Cuma buruh yang bisa demo? Musisi juga! ( Part 1 )
Kebanyakan dari kita mungkin sering kali mendengarkan bahwa demo atau aksi unjuk rasa yang di gelar oleh berbagai kalangan masyarakat, hal ini dilakukan demi menyampaikan aspirasi rakyat kepada pemerintah yang sekaligus berharap agar mendapatkan perhatian dan perubahan signifikan di masa mendatang terkait sebuah ide maupun gagasan.
Namanya juga manusia, pasti mengharapkan sesuatu yang lebih baik demi anak cucu kita. Musisi pun manusia, maka dari itu agak terdengar sedikit asing ketika musisi juga memiliki beberapa aspirasi demi mendapatkan hidup dan masa depan yang lebih baik demi kepentingan bersama.
Musisi juga pernah demo loh, lalu perihal apa sih yang mereka permasalahkan? Mari kita kupas dan ulas lebih lanjut terkait hal ini. Dilansir dari Wikipedia, pada tanggal 1 Agustus 1942 sebuah federasi Musisi yang berlokasi di Amerika Serikat atas dorongan sebuah serikat pekerja yang dipimpin oleh James C Petrillo memulai sebuah inisiasi mogok kerja terhadap perusahaan rekaman besar.
Hal ini diawali gegara perbedaan pendapatan terkait pembayaran royalti, singkat kata pada tanggal 31 Juli 1942 semua musisi sepakat untuk mogok kerja, tidak ada musisi yang boleh membuat rekaman komersial untuk perusahaan rekaman di Amerika. Artinya musisi serikat pekerja diperbolehkan berpartisipasi dalam program radio dan hiburan musik offline lainnya, namun tidak di dalam sebuah sesi rekaman sebuah musik. Hal ini menjadi demo musisi pertama yang tercatat serta memakan waktu terlama dalam sejarah hiburan, terhitung dari tahun 1942 hingga 1944 semua musisi di tanah paman sam setuju untuk mendukung hal ini.
Aksi mogok tersebut tidak mempengaruhi berbagai penampilan musisi di acara radio, konser atau berbagai kegiatan musik publik lainnya. Setelah tanggal 27 Oktober 1943 pada rekaman khusus yang dibuat oleh perusahaan rekaman untuk V-Disc yang siap didistribusikan untuk angkatan bersenjata yang siap berperang di medan laga Perang Dunia II, dikarenakan V-Disc tidak tersedia untuk masyarakat umum. Namun serikat pekerja sering kali mengancam untuk menarik musisi dari jaringan radio demi menghukum masing-masing instansi dan afiliasi yang dianggap tidak adil dengan dalih telah melanggar kebijakan serikat pekerja dalam merekam acara televisi, khususnya tayangan ulang.
Dapat dikatakan bahwa dampak dari pemogokan tersebut berakibat fatal bagi kancah musik Amerika, pada saat itu band-band terkenal yang turut terhimpun dalam serikat pekerja musisi mendominasi musik populer. Setelah pemogokan band digencarkan nama dan pamor dari band-band tersebut mulai menurun, disaat yang bersamaan vokalis mulai mendominasi dunia musik populer.

-.-.-

**Tugas yang Diberikan:**
Sambung artikel tentang mogok musisi mulai setelah kalimat terakhirnya. Daftar berikut merupakan materi tersendiri, terpisah dari artikel tentang mogok musisi.

-.-.-

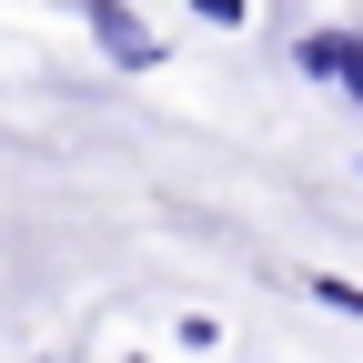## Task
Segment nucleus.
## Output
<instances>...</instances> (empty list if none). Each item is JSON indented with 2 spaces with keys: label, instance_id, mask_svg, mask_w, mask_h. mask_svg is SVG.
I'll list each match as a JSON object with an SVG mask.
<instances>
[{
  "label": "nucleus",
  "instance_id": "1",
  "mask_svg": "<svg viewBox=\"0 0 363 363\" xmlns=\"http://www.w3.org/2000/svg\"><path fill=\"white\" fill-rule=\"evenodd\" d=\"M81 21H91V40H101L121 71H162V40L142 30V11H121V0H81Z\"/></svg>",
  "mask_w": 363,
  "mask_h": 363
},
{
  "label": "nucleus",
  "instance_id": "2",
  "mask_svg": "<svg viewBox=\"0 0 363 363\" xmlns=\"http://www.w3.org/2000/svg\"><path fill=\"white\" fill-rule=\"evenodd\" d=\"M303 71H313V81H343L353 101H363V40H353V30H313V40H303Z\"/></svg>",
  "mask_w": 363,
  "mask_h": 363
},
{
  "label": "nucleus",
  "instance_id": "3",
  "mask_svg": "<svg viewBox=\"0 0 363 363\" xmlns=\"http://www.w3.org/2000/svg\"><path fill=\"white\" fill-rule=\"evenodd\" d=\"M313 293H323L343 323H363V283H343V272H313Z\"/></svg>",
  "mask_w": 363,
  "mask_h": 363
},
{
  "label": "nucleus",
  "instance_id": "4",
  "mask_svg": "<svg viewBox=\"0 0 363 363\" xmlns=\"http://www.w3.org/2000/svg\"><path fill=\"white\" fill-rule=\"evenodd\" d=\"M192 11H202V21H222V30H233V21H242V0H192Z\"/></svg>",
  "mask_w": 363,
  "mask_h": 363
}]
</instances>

-.-.-

**Hasil Tugas Ini:**
Petrillo sudah lama menyatakan secara terbuka bahwa perusahaan rekaman harus membayar royalti kepada penggiat karya, sebagai ketua serikat pekerja cabang Chicago pada tahun 1937, dirinya mengorganisir pemogokan disana. Hal ini tentu berimbas kepada dirinya, secara aktif yang selalu menyuarakan serta selalu memperjuangkan nasib dan masa depan musisi maka tidaklah heran apabila dirinya dengan mudah terpilih sebagai presiden Federasi Musisi Amerika pada tahun 1940.
Ketika dirinya mengumumkan bahwa pelarangan rekaman akan dimulai pada tanggal 31 Juli 1942 tengah malam, kebanyakan orang mengira hal itu tidak akan terjadi. Amerika yang baru saja mempersiapkan diri dalam kondisi genting Perang Dunia II pada tanggal 8 Desember 1941, fokus publik pun menurun terkait hal ini, sebagian besar surat kabar menentang hal tersebut. Pelarangan bagi para musisi untuk bekerja di sebuah perusahaan rekaman atau acara televisi harus segera mempersiapkan diri demi menimbun acara yang siap disiarkan dari artis paling populer.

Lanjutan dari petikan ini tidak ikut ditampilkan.